The California constitution guarantees that public schools will provide a free education to students. The American Civil Liberties Union alleges in a lawsuit filed today that dozens of school districts violate this promise by creating a system of “Pay to Learn” schools.
A high school student and his mother told the ACLU in a videotaped interview about how his teacher belittled him when he purchased cheaper school supplies than those she’d assigned.
Mother: She didn’t like it because it wasn’t exactly the same even though he had all the dividers and such. I forgot about that, that she actually docked your grade. And then he had a few assignments he missed when he couldn’t purchase a compass last year.
The ACLU says the student - who attends a school in an affluent Orange County neighborhood - was afraid to give his name because he feared school employees would retaliate against him.
The ACLU says it scanned school websites and found $20 fees for language workbooks at Los Alamitos High, a $30 digital photography lab fee at Arcadia High, and $150 fees for advanced placement biology lab supplies at Northwood High in Irvine.
The ACLU’s Mark Rosenbaum says students who can’t afford the fees are at a disadvantage to those who can. "There does not exist in California a true system of free public schools. Instead what we have are pay to learn schools," he said.
About a fourth of the school districts found to charge fees are in Los Angeles and Orange Counties.
Capistrano Unified says it questions the accuracy of the ACLU’s allegations against its schools.

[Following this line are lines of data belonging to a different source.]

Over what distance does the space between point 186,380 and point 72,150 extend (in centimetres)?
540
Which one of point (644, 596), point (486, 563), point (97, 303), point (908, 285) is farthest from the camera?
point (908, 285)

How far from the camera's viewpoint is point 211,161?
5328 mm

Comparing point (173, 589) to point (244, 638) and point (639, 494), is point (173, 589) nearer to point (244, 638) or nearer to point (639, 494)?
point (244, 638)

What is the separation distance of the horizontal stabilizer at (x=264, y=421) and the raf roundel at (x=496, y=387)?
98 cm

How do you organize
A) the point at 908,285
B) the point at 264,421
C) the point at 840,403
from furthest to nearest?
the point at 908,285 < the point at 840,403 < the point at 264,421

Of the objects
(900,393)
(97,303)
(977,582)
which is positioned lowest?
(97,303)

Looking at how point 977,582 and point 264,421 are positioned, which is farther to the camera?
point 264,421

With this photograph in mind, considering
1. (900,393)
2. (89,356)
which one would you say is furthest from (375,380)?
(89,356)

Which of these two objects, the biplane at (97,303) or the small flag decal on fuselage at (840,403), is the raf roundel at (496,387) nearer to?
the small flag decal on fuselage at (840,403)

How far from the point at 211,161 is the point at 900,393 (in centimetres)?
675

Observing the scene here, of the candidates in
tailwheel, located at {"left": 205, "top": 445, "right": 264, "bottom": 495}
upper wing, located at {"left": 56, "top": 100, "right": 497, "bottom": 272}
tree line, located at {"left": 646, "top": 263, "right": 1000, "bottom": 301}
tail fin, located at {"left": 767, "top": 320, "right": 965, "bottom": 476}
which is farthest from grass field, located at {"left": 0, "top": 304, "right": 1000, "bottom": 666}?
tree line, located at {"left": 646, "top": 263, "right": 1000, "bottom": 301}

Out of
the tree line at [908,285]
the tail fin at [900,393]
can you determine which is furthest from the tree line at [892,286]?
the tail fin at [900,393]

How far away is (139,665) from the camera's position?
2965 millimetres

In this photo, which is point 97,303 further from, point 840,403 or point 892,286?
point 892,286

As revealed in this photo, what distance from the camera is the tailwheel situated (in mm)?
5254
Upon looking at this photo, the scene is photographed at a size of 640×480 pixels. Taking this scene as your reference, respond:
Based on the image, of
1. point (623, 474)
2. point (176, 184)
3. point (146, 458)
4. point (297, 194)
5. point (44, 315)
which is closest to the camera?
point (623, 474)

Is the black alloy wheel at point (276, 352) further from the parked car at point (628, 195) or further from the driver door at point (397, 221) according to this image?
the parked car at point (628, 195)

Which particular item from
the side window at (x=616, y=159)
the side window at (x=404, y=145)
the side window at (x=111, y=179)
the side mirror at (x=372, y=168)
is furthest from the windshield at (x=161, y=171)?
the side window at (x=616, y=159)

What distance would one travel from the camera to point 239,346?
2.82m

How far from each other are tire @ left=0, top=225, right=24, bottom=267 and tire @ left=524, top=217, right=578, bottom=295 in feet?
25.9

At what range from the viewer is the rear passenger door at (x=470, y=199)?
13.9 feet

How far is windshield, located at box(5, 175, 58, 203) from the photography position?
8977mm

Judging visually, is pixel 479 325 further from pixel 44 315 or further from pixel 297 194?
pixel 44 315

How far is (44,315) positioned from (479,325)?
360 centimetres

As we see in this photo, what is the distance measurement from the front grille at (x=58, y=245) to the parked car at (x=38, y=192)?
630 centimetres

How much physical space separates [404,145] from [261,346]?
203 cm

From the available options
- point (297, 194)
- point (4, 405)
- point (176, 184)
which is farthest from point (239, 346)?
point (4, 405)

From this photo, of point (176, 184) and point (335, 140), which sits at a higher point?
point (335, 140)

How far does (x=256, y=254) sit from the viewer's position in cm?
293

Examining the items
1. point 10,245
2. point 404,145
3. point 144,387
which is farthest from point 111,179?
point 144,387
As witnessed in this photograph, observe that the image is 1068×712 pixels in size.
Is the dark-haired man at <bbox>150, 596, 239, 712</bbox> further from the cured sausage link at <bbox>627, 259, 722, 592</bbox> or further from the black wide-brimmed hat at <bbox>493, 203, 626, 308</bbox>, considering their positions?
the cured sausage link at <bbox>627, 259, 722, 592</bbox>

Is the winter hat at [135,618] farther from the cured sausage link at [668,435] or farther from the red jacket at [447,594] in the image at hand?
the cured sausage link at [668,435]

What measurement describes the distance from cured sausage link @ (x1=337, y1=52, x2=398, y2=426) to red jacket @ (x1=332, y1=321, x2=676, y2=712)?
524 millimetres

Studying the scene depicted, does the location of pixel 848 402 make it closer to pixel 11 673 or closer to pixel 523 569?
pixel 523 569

Anaheim Union High School District and Irvine Unified tell KPCC they began to review student fees a few weeks ago. Irvine Unified spokesman Ian Hanigan says district lawyers are looking into the allegations.
"It’s a matter where you have counsel take a look at your current practices, if it’s determined that our practices are out of alignment with any aspect of the law then we certainly want to do anything we can to be compliant," Hanigan said.
All public schools are making do with a lot less this year. Irvine Unified cut $20 million from its budget last year.
The ACLU responds that budget cuts are no excuse for these fees. It has sued the State of California and the governor, lawyers say, to compel lawmakers to make sure the economy doesn’t make public education more unequal than it already is.